Une sonnette, un livre et un poulet dans un carton à chapeau

Nous ne pûmes, Frank et moi, voir « Papa » tout de suite. Le médecin de service, le Dr Schlichter von Kœnigswald, marmonna qu’il nous faudrait attendre environ une demi-heure.

Nous attendîmes donc dans l’antichambre des appartements de « Papa », une pièce sans fenêtres, de dix mètres carrés, meublée de quelques bancs grossiers et d’une table à jouer sur laquelle ronronnait un ventilateur. Les murs étaient de pierre, sans tableaux, sans décoration d’aucune sorte.

Des anneaux de fer étaient toutefois fixés dans le mur, à une hauteur de deux mètres et séparés par un mètre cinquante. Je demandai à Frank si cette pièce avait jamais été une salle de torture.

— Oui, dit-il.

Et la dalle ronde sur laquelle je me tenais était le couvercle d’une oubliette.

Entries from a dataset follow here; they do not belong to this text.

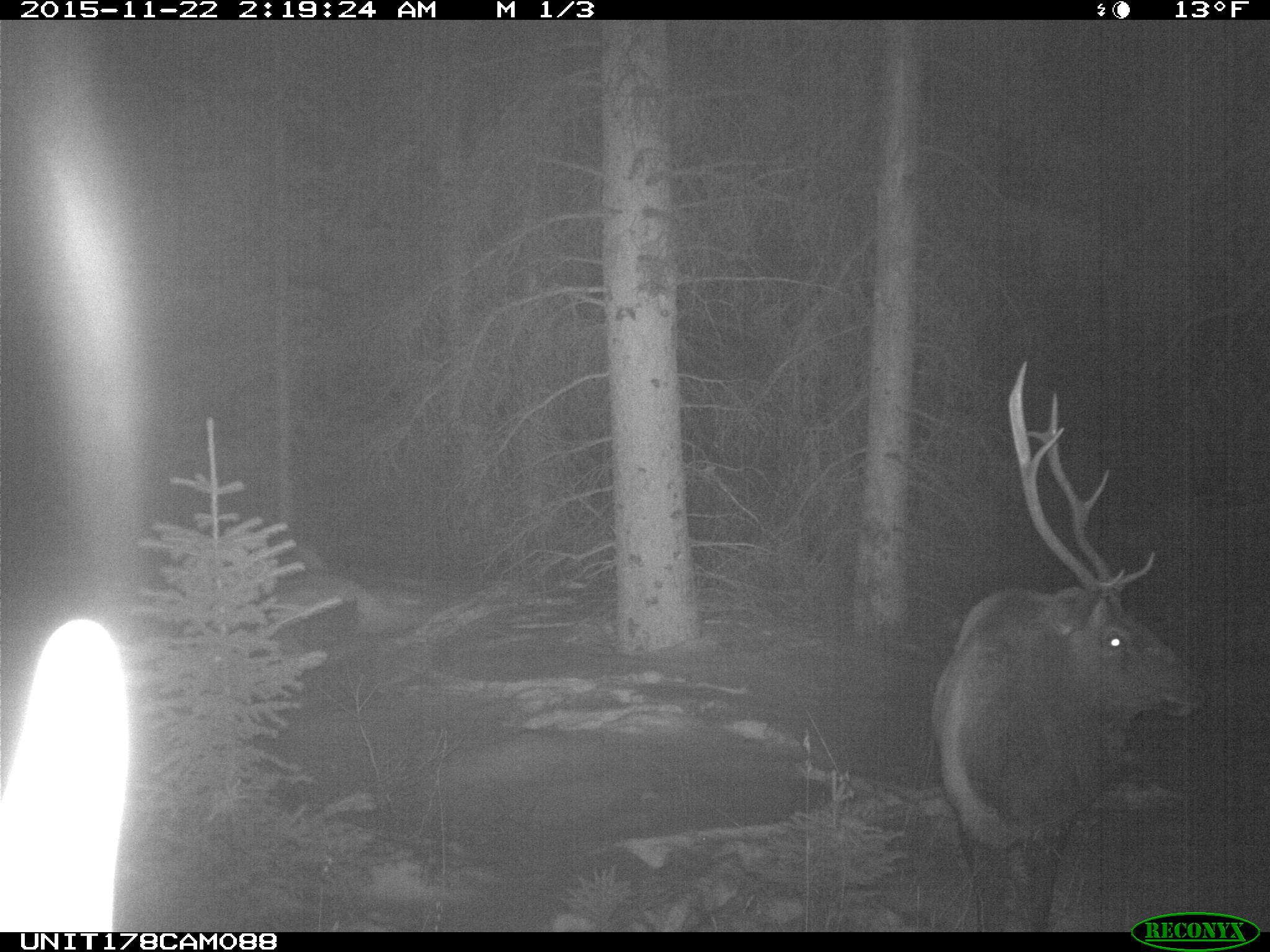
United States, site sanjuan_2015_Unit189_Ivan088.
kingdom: Animalia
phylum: Chordata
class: Mammalia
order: Artiodactyla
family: Cervidae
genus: Cervus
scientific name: Cervus elaphus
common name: red deer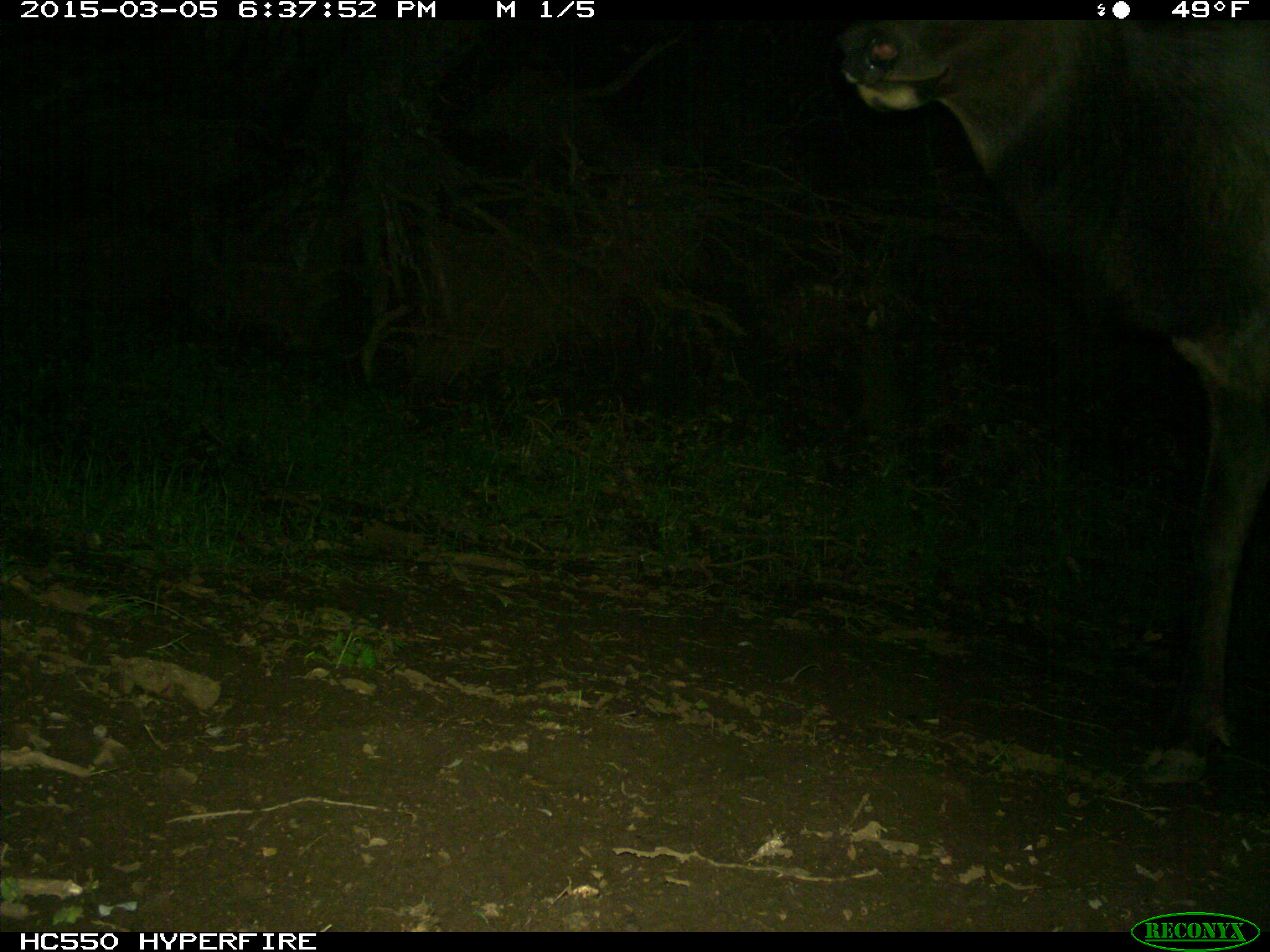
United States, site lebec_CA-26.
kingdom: Animalia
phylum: Chordata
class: Mammalia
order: Artiodactyla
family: Cervidae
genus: Cervus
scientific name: Cervus canadensis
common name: elk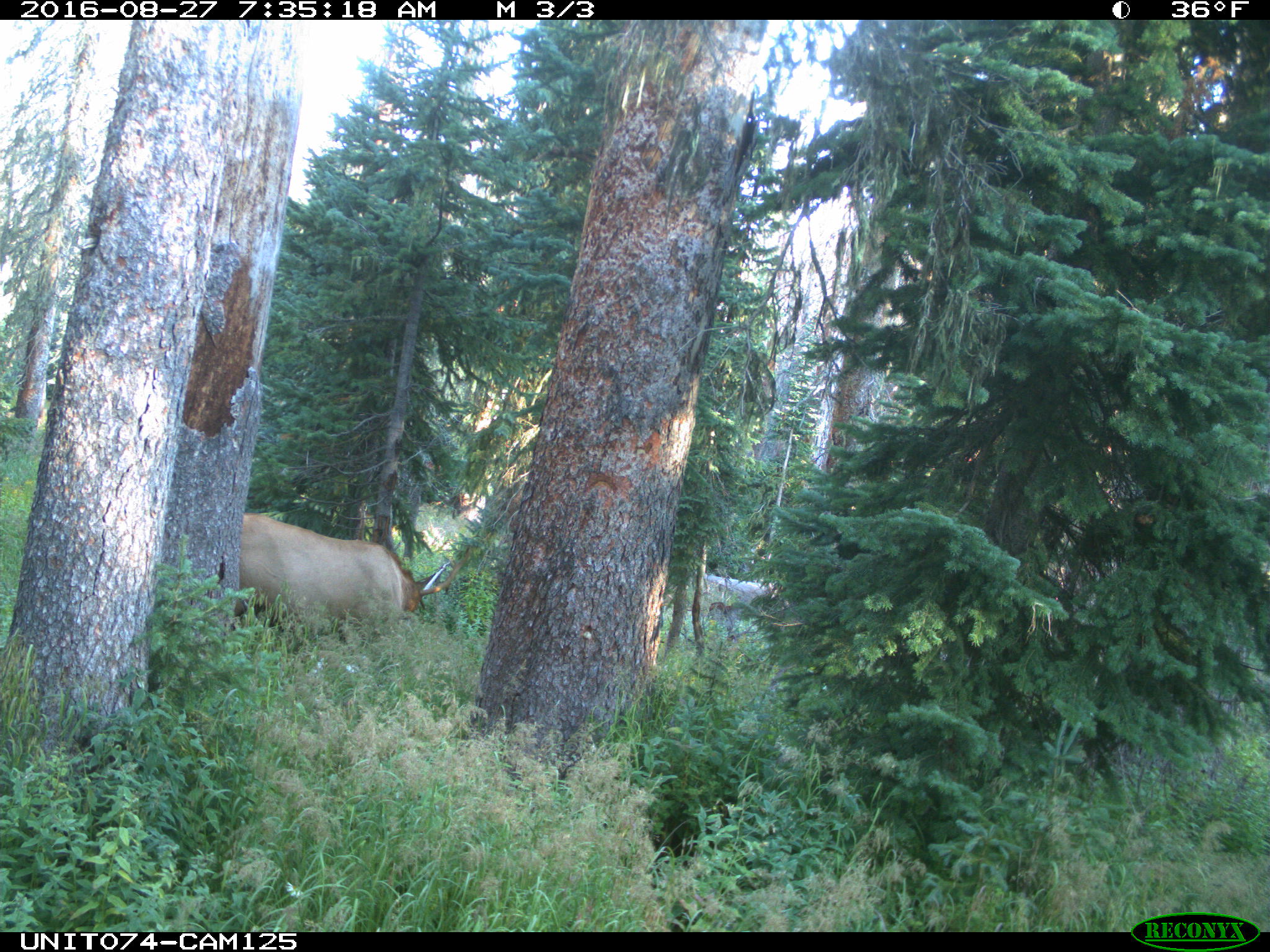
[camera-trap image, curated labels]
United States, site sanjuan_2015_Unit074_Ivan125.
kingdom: Animalia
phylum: Chordata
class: Mammalia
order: Artiodactyla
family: Cervidae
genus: Cervus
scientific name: Cervus elaphus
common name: red deer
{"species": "Cervus elaphus (red deer)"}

Il y avait avec nous dans l’antichambre un garde apathique ainsi qu’un ministre du culte chrétien qui se tenait prêt à veiller en temps voulu aux besoins spirituels de « Papa ». À côté de celui-ci, sur le banc, se trouvaient une sonnette de salle à manger en cuivre, un carton à chapeau percé de trous, une Bible et un couteau de boucher.

Le ministre me dit que le carton à chapeau contenait un poulet vivant. Le poulet ne bougeait pas, dit-il, parce qu’il lui avait administré un tranquillisant.

Comme tous les San-Lorenziens âgés de plus de vingt-cinq ans, il en paraissait au moins soixante. Il m’apprit qu’il était le docteur Vox Humana et qu’il avait reçu ce nom en souvenir d’un jeu d’orgue qui avait blessé sa mère lors du dynamitage de la cathédrale de San Lorenzo en 1923. Son père, m’annonça-t-il sans honte, était inconnu.

Je lui demandai quelle secte particulière il représentait, et je ne lui cachai pas que, dans les limites de mon intelligence du christianisme, le poulet et le couteau de boucher étaient à mes yeux des attributs tout à fait nouveaux.

— La sonnette, ajoutai-je, je peux concevoir qu’elle ait sa place dans le nécessaire.

Il se révéla intelligent. Son diplôme de docteur en théologie, qu’il m’invita à examiner, lui avait été conféré par la Western Hemisphere University of the Bible, de Little Rock (Arkansas). Il avait pris contact avec l’université grâce à une publicité parue dans Mécanique Populaire. Il me dit qu’il avait fait sienne la devise de cette université, ce qui expliquait le poulet et le couteau de boucher. La devise de l’université était :

FAITES VIVRE LA RELIGION !

Étant donné que le catholicisme comme le protestantisme avaient été mis hors la loi en même temps que le bokononisme, me dit-il, il avait dû tâter le terrain avec prudence.

— De telle sorte que si je veux être chrétien dans ces conditions, il faut que j’invente beaucoup.

— N’dételsott, dit-il en dialecte,kessi j vé-ett n’kéléta danzek oudiciou, liffokjé vatt n’boko.

À ce moment, le Dr Schlichter von Koenigswald sortit des appartements de « papa », l’air très allemand, très fatigué.

— Vous pouvez voir « Papa », dit-il.

— Nous veillerons à ne pas le fatiguer, promit Frank.

— Si vous pouviez le tuer, fit von Kœnigswald, je crois qu’il vous en serait reconnaissant.